Opinion
Argued September 5, 1985.
Decided October 22, 1985.
Appeal from the Superior Court, Androscoggin County.
Grover G. Alexander (orally), Gray, for plaintiff.
Hewes, Beals and Douglas, Martica Sawin Douglas (orally), Preti, Flaherty Beliveau, Christopher D. Nyhan, Geoffrey K. Cummings (orally), Portland, for defendants.
Before McKUSICK, C.J., and ROBERTS, VIOLETTE, WATHEN, GLASSMAN and SCOLNIK, JJ.
Bonnie Green appeals from an order of the Superior Court, Androscoggin County, granting summary judgment in favor of the defendants, Drs. Heidar Nemat and August J. Valenti, and in the alternative dismissing Green's complaint for failure to comply with discovery orders pursuant to M.R.Civ.P. 26(b)(4). Because we determine that the sanction of dismissal imposed by the Superior Court was within the scope of its permissible discretion, we affirm the dismissal on that ground. In so doing, we have no need to discuss Green's claim that the summary judgment in favor of the physicians was erroneous.
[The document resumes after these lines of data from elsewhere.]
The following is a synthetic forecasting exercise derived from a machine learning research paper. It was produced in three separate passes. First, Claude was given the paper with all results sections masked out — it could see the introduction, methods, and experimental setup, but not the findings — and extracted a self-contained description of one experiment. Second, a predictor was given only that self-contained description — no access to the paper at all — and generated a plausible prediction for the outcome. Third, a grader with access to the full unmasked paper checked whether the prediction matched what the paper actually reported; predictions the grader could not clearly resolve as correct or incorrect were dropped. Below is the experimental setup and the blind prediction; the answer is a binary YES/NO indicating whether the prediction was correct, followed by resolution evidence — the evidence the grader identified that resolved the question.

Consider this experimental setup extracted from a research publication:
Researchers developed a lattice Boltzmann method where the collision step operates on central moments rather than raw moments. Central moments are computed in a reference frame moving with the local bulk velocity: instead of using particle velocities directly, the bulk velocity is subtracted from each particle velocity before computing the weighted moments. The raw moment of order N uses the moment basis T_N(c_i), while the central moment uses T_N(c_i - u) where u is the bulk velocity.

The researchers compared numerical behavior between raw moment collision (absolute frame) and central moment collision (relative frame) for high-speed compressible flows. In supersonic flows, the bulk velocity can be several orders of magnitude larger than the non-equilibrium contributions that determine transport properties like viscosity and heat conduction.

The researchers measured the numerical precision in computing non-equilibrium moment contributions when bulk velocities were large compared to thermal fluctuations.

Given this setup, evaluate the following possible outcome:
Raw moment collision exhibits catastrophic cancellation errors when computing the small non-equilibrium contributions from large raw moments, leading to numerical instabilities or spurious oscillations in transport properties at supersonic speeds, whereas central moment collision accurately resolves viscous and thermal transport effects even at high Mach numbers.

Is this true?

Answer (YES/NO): NO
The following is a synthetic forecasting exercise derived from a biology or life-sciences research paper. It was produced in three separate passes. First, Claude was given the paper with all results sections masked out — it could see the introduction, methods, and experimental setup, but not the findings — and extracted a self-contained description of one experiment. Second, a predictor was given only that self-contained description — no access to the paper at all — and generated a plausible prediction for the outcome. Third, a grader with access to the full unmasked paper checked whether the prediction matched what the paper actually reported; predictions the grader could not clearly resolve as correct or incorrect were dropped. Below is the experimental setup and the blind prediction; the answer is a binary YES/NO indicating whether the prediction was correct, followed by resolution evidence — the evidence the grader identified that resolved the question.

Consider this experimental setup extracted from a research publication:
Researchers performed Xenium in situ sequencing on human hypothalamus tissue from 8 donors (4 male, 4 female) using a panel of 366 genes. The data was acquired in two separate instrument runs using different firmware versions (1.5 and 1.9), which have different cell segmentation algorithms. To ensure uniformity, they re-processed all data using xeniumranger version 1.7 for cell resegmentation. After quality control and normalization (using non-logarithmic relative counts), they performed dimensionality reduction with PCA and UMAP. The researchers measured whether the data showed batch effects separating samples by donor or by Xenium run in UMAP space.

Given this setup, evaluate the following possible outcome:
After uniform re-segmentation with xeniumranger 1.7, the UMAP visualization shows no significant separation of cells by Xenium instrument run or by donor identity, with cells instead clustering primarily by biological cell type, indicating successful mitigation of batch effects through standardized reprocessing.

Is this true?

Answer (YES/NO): YES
M.R.Civ.P. 26(b)(4) provides in part:
A party may through interrogatories require any other party to identify each person whom the other party expects to call as an expert witness at trial, to state the subject matter on which the expert is expected to testify and to state the substance of the facts and opinions to which the expert is expected to testify and a summary of the grounds for each opinion. . . .
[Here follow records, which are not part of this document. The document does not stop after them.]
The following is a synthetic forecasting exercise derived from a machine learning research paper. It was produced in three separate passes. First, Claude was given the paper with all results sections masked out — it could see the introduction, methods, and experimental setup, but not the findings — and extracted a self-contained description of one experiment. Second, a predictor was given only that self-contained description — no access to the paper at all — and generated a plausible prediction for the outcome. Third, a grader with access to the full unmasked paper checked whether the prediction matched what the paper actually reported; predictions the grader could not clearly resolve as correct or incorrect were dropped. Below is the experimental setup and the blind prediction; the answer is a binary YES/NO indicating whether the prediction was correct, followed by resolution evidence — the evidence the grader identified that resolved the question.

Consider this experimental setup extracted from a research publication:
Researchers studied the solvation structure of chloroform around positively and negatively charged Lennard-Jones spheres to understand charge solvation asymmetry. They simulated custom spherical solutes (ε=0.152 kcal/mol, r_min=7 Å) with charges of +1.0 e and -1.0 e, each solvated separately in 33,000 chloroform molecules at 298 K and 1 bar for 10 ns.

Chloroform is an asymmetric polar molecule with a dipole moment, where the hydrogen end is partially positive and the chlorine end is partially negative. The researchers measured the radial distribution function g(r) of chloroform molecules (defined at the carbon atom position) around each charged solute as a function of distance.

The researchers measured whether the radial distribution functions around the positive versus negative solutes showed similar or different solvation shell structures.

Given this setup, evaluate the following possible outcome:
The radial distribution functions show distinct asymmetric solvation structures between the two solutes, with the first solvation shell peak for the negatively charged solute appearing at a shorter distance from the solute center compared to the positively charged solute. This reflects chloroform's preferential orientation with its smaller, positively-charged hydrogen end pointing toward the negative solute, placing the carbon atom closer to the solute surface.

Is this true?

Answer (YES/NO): YES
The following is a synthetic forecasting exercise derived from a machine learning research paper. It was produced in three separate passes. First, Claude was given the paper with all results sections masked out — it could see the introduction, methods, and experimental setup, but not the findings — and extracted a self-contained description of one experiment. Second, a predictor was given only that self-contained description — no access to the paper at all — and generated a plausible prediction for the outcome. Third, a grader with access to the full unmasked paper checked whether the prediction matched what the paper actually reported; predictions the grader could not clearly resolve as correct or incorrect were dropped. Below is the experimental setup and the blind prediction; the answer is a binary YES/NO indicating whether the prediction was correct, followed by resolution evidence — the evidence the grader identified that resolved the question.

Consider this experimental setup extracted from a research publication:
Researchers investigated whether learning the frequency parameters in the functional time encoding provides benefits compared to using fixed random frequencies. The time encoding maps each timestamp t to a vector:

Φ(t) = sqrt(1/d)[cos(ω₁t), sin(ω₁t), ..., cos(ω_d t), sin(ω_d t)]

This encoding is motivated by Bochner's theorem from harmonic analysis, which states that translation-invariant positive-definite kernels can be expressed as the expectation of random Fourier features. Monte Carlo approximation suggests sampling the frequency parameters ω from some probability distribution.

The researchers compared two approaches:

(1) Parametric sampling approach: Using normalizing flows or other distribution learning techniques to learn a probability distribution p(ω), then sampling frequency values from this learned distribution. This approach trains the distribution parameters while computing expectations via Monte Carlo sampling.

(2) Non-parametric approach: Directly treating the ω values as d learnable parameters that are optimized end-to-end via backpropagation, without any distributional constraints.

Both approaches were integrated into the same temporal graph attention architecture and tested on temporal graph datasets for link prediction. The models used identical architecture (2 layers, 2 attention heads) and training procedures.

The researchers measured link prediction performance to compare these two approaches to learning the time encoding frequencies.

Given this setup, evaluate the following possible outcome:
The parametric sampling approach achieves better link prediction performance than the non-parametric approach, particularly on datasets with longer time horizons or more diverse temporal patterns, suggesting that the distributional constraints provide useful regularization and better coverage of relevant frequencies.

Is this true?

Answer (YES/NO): NO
The complaints, filed against Nemat and Valenti on March 31, 1981 and April 7, 1981 respectively, alleged generally that the physicians rendered improper care and treatment which led to complications following birth of a stillborn child on December 31, 1978. Each physician sought through interrogatories to elicit the substance of expert medical opinion that Green planned to present at trial. Despite persistent efforts by both defendants and at least four orders by different justices of the Superior Court over a 3-year period, Green completely failed to respond adequately to expert-witness interrogatories.
In the original complaints, Green named a total of 10 defendants. The cases were eventually consolidated by order of the Superior Court on January 11, 1982. All other defendants except Drs. Nemat and Valenti settled or were voluntarily dismissed by Green.
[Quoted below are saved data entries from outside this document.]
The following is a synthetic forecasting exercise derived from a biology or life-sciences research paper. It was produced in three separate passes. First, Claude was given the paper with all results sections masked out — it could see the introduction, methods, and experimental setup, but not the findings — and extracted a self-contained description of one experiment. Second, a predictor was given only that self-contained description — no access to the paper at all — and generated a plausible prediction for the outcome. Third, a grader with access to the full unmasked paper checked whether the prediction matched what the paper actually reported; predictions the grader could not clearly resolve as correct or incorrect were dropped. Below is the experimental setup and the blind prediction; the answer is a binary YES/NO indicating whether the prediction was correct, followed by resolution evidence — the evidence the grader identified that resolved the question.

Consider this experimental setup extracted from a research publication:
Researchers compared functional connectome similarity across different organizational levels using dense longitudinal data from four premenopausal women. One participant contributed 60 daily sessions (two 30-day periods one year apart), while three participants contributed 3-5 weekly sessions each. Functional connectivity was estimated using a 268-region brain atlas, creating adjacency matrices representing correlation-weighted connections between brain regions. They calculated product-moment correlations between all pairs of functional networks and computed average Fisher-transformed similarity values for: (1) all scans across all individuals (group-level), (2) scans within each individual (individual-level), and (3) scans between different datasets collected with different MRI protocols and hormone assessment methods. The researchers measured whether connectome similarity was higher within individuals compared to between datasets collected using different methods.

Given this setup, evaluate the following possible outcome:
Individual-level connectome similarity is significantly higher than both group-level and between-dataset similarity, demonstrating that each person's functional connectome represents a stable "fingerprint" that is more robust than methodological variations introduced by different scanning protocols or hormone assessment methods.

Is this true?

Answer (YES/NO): YES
Initially, Green did not answer the defendants' requests at all until ordered to do so in separate rulings of the Superior Court on September 28, 1981 and November 23, 1981. When eventually she responded to questions regarding use of expert witnesses, Green stated that she planned to call all of the original defendants in the case as well as Drs. Radke, Luck and Willis. In these first responses, however, Green failed to provide the substance of facts and opinions to which each physician would testify.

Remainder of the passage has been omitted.